There Is No 'Race To 5G.' And The U.S. Wouldn't Be Winning Even If There Was
from the hype-over-substance dept
Data continues to indicate that despite ridiculous oodles of hype, U.S. 5G networks aren't much to write home about. According to a recent study by OpenSignal, the U.S. ranked dead last in terms of 5G speeds in a 14-country comparison, largely due to our failure to make mid-band spectrum available for public use. Other reports have repeatedly shown that many initial 5G networks are actually slower than existing 4G networks. Not a great look given the months of DC rhetoric about how the U.S. is in an urgent "race to 5G." In reality, it's less of a race and more of a drunken stumble.
While carriers (usually falsely) advertise massive 5G coverage and reality bending improvements at the hands of 5G, consumers' first impression continues to be of the underwhelming variety:
"Millions of people are experiencing 5G for the first time this month. And I imagine they're asking: Is that all there is? 5G hit a new level of success in the US in October with the launch of the first 5G iPhones and Verizon's "nationwide" 5G. But the vast majority of Americans are currently getting a 4G-like, slow 5G experience that doesn't reflect the lofty promises we've been hearing for the past few years."
With smartphone innovation and sales plateauing, wireless carriers and handset vendors alike have been eager to portray 5G as less of a modest evolution and more of a revolution. Claims of 5G all but curing cancer have been common, as have claims that the technology will quickly usher forth the smart cars and smarter cities of tomorrow. 5G hype has also been used to spur network hardware sales, and has also proven useful to goose national security worries by folks eager to heighten tensions with China and boost subsidization of entrenched telecom giants.
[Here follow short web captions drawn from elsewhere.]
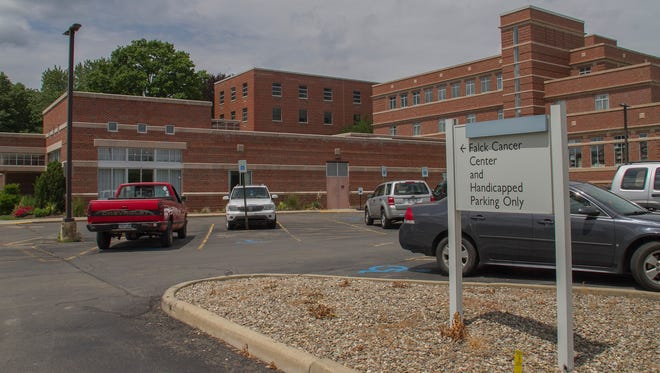 Falck Cancer Center at Arnot Ogden Medical Center in Elmira.
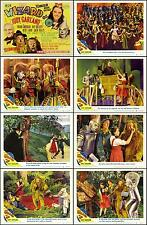 THE WIZARD OF OZ  JUDY GARLAND COMPLETE SET OF 8 WONDERFUL 8x10 LC PRINTS R-49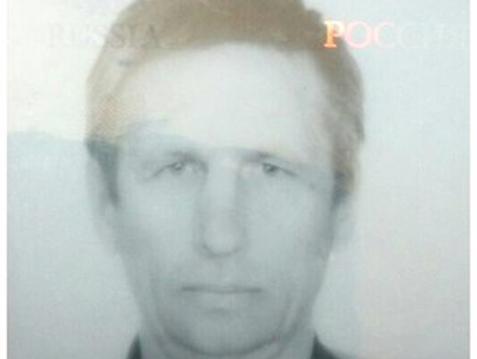 Новгородцы могут помочь найти мужчину, пропавшего 15 дней назад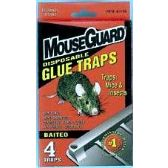Baited Disposable Mouse Glue Trap 4 Pack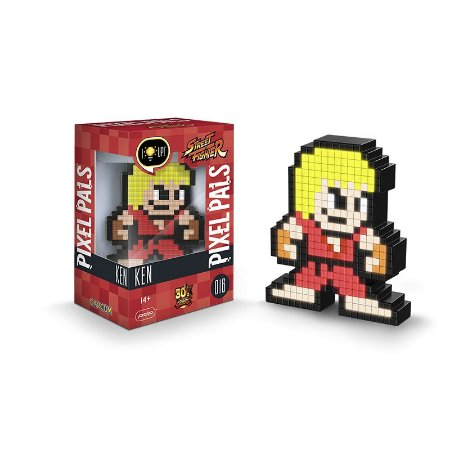 Luminária 8 Bit Pixel Pals Street Fighter - Ken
But again, if it's a race, the U.S. sure as hell isn't winning it:
And this is just overall speed we're talking about. News outlets, network data nerds, and lawmakers alike routinely fail to discuss price. U.S. consumers already pay some of the highest prices in the developed world for mobile data, a trend that shows no sign of slowing down with 5G. Especially given our recent decisions to all but lobotomize FCC regulators, eliminate net neutrality (which helped control efforts to further nickel and dime U.S. users), and our utter obsession with rubber stamping competition-killing sector consolidation. The race to lower prices (the top request in most consumer surveys) is utterly nonexistent.
There really is no race to 5G. It's a giant pile of lobbyist nonsense. Users in China aren't impacted by whether users in Australia or the UK have access to marginally faster networks. And our broadband coverage maps here in the States are so terrible (often by design), the idea that the U.S. could even accurately measure who's "winning" the deployment race is laughable in and of itself.
5G absolutely will ultimately deliver better speeds, lower latency, and more reliable networks over the next five years. But again, it's more of a slow, steady evolution than some type of magical, game-changing revolution. But modest evolution doesn't sell smartphones and network hardware, so here we are.